Fig. 5: Generation and characterization of chimeric WMHBV/HBV viruses.

A Schematic of HBV, WMHBV and HBV/WMHBV preS1[1–48] chimeric virus genomes. The preS1 open reading frame together with preS2 and S inside of the polymerase gene are shown. B Biochemical characterization of WMHBV, HBV and HBV/WMHBVpreS1 (1–48) chimeric viruses by sucrose density gradient centrifugation. HBV DNA levels were shown as mean of two biologically independent experiments. Sucrose concentration in each fraction was tested three times and was shown as mean ± s.e.m. C Transmission electron microscopic images of HBV, WMHBV and HBV/WMHBV preS1[1–48] chimeric virions.
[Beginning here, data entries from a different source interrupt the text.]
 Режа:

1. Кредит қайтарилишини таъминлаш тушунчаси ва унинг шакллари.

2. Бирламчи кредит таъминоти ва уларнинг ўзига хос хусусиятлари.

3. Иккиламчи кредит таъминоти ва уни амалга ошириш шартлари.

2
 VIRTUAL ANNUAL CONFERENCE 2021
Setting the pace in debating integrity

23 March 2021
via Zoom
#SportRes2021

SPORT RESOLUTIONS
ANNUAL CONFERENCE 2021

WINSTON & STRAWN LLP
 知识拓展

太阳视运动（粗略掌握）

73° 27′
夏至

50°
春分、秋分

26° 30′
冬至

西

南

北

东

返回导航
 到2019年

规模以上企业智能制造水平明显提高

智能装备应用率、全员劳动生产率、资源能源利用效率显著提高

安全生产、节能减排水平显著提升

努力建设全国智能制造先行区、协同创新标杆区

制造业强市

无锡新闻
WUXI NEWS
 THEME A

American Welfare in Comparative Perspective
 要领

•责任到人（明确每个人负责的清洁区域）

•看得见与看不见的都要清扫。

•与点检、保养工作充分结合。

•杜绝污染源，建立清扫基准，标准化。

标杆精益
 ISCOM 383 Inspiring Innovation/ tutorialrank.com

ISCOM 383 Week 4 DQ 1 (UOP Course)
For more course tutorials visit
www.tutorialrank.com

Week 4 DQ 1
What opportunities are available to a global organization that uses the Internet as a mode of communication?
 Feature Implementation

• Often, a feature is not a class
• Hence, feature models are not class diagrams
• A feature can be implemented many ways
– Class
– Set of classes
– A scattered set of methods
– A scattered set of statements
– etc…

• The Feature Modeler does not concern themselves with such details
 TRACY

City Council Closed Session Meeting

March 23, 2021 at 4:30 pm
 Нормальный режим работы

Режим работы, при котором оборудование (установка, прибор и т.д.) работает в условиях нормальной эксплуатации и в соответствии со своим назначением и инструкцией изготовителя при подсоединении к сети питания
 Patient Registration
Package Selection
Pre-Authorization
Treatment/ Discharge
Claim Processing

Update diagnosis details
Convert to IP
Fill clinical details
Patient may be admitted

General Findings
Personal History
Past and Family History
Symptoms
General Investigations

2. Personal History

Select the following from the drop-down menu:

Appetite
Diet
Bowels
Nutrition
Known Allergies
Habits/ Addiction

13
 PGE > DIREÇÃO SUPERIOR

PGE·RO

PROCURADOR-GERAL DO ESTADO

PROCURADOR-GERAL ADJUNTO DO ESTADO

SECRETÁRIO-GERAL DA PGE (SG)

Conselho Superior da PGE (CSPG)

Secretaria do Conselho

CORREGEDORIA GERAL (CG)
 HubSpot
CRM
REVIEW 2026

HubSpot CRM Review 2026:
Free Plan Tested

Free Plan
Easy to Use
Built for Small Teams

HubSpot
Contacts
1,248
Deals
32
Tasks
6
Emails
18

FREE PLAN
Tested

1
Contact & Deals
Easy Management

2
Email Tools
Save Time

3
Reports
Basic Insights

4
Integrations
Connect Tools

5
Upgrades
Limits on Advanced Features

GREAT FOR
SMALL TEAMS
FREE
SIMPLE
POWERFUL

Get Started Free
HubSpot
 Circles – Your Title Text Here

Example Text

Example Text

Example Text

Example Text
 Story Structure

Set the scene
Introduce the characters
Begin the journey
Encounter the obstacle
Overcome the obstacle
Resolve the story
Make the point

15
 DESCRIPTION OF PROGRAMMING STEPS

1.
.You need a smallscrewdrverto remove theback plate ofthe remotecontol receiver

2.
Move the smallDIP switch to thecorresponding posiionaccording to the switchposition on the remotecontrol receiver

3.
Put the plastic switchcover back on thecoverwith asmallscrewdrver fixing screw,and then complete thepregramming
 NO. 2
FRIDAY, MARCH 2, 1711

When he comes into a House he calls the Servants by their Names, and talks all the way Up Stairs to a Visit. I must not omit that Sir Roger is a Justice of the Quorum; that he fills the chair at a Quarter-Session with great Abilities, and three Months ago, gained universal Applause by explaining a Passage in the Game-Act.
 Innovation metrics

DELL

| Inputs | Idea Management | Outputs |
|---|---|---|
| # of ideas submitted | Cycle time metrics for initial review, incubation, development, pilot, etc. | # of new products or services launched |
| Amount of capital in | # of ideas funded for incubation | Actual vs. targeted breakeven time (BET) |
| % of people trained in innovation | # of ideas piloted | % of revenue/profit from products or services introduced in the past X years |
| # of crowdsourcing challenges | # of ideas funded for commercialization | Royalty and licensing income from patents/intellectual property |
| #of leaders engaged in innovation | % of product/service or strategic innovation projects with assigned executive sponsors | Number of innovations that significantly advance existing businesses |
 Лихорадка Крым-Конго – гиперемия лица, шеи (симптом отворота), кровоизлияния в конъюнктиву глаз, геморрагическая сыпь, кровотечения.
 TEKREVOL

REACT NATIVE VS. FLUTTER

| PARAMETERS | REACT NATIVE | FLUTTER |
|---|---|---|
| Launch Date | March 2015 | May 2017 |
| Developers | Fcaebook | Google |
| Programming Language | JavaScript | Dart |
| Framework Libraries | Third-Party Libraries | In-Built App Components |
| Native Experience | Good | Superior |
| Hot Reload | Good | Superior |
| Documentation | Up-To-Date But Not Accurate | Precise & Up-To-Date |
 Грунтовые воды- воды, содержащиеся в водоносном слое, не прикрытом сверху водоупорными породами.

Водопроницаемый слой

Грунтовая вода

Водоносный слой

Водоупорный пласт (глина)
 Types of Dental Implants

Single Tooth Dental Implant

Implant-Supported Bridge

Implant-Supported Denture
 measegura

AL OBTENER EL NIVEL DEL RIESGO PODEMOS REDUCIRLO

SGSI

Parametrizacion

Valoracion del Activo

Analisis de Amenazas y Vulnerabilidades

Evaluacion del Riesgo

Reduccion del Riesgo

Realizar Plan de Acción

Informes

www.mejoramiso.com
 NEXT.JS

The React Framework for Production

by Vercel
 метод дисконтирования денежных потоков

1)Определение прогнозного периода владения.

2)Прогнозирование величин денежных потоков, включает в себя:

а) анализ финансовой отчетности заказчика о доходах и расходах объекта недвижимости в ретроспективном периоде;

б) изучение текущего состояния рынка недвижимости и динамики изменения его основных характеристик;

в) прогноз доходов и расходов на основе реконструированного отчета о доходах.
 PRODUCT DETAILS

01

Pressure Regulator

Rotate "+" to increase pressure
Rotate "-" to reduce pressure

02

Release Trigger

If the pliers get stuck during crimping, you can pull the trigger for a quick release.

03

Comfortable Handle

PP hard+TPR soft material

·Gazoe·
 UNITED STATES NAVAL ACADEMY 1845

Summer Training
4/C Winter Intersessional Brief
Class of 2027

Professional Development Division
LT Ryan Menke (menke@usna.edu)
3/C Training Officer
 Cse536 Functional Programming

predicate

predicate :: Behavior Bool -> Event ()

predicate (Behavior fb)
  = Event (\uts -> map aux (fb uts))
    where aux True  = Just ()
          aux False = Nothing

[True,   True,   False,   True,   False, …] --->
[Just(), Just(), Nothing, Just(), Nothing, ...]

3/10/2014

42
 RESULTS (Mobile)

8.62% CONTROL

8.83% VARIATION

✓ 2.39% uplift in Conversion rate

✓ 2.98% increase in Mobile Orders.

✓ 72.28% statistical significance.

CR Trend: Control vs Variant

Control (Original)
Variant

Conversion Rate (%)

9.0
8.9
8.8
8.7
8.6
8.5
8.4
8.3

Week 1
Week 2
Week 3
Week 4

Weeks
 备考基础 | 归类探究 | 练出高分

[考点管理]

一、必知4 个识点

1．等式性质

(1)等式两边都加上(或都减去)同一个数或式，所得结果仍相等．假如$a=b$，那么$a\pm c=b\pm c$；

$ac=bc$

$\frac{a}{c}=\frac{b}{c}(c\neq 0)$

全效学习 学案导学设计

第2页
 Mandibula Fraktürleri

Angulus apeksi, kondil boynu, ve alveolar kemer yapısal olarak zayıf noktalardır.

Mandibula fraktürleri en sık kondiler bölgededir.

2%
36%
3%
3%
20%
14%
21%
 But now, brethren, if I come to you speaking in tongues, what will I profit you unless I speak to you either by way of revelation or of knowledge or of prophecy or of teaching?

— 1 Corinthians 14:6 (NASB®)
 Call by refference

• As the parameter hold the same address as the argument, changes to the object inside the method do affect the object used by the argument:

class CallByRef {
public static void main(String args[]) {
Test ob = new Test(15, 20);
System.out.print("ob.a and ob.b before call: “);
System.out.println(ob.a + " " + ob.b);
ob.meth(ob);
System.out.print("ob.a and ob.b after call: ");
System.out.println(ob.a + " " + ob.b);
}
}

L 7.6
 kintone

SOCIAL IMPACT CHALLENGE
A 2 μl sample from fraction 6 separated by sucrose density gradient centrifugation was used. The experiments were repeated twice independently with similar results and the representative images were shown. D Schematic (Created with BioRender.com.) representation of the virion binding and entry assay. HBV, WMHBV and HBV/WMHBV preS1[1–48] chimeric virion binding (E) and entry (F) using HepG2 cells expressing marmoset NTCP. HepG2 cells lacking NTCP expression were used as controls. Bars depict mean of 6 biologically independent experiments (n = 9 for control group in (E) and n = 5 in chimeric virus group in (F) and error bars represent s.e.m. Unpaired t test, two-tailed. The dash lines indicate the low limit of the detection. ND not detected. G HBsAg detection in supernatants of HBV- or HBV/WMHBV preS1[1–48]-infected (MOI = 8000) HepG2 marmoset NTCP cells. Bars depict mean of 4 biologically independent experiments and error bars represent s.e.m. The dashed line indicates the low limit of the detection. H HBV cccDNA detection by Hirt DNA extraction, T5 exonuclease and HBV cccDNA specific qPCR. Bars depict mean of 3 biologically independent experiments and error bars represent s.e.m. The dash line indicates the low limit of the detection. ND not detected. I Southern bot assay of intracellular HBV DNA replication intermediates after infection. The experiments were repeated twice independently and the uncropped gels were shown in the supplementary Fig. 12. J Multiplexed HBV RNA in situ hybridization (ISH), HBc and NTCP immunohistochemistry (IHC) assays using formalin-fixed, paraffin-embedded (FFPE) cell pellets. Representative positive signals were indicated by arrows (HBV RNA, brown; HBc, purple). At least 3 images from different fields were taken from which the representative images are shown. Source data are provided as a Source Data file.